→ **Extract to read**
We go from bass reflex and fourth-order responses; instead we look at a second-order filter function. The knee point Q — the roll-off — is a Q of 0.707 or 1/√2. But for a fourth-order response it is not defined as a single Q value. Although on the Internet we sometimes see the Q equal 0.707 mentioned for a fourth-order system, it’s not really like that — don’t trust everything you read on the Internet.

If these filter functions were described before loudspeaker alignments were invented, who did the work related to loudspeakers? I believe that Thiele’s article series is the first time where we see this correlation.

Another one is called the Bessel filter function. The Bessel filter is named after Friedrich Wilhelm Bessel, a German mathematician and physicist born in 1784, who died in 1846. Although it was already known at the time, it wasn’t mentioned by Thiele, but Bessel laid out the math that described the filters with the fastest settling time. I’m sure he didn’t have any clue about the particular application to loudspeakers, but he did a lot of nice math back in his day.
 
From left to right are Paul W. Klipsch, J. Robert Ashley, A.N. Thiele, J.E. Benson, and Richard Small.
What is special about the Bessel filter is that, in the time domain, when we do a step response on a filter like that, it will overshoot a little bit to settle faster. So, we get the fastest settling time.

→ **The task**
The loudspeaker filter passage above has one sentence that names people from left to right. List every person it names, in that order.

Dataset records:
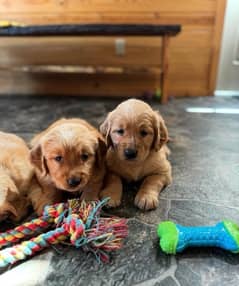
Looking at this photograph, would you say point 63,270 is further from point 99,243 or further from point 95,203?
point 95,203

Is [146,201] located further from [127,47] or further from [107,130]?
[127,47]

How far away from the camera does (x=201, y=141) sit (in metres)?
2.41

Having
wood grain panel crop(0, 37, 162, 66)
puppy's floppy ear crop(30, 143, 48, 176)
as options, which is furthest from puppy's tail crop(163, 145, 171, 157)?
wood grain panel crop(0, 37, 162, 66)

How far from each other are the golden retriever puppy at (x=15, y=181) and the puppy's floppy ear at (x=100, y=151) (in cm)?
36

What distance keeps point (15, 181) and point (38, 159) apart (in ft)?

→ **The answer**
Paul W. Klipsch, J. Robert Ashley, A.N. Thiele, J.E. Benson, Richard Small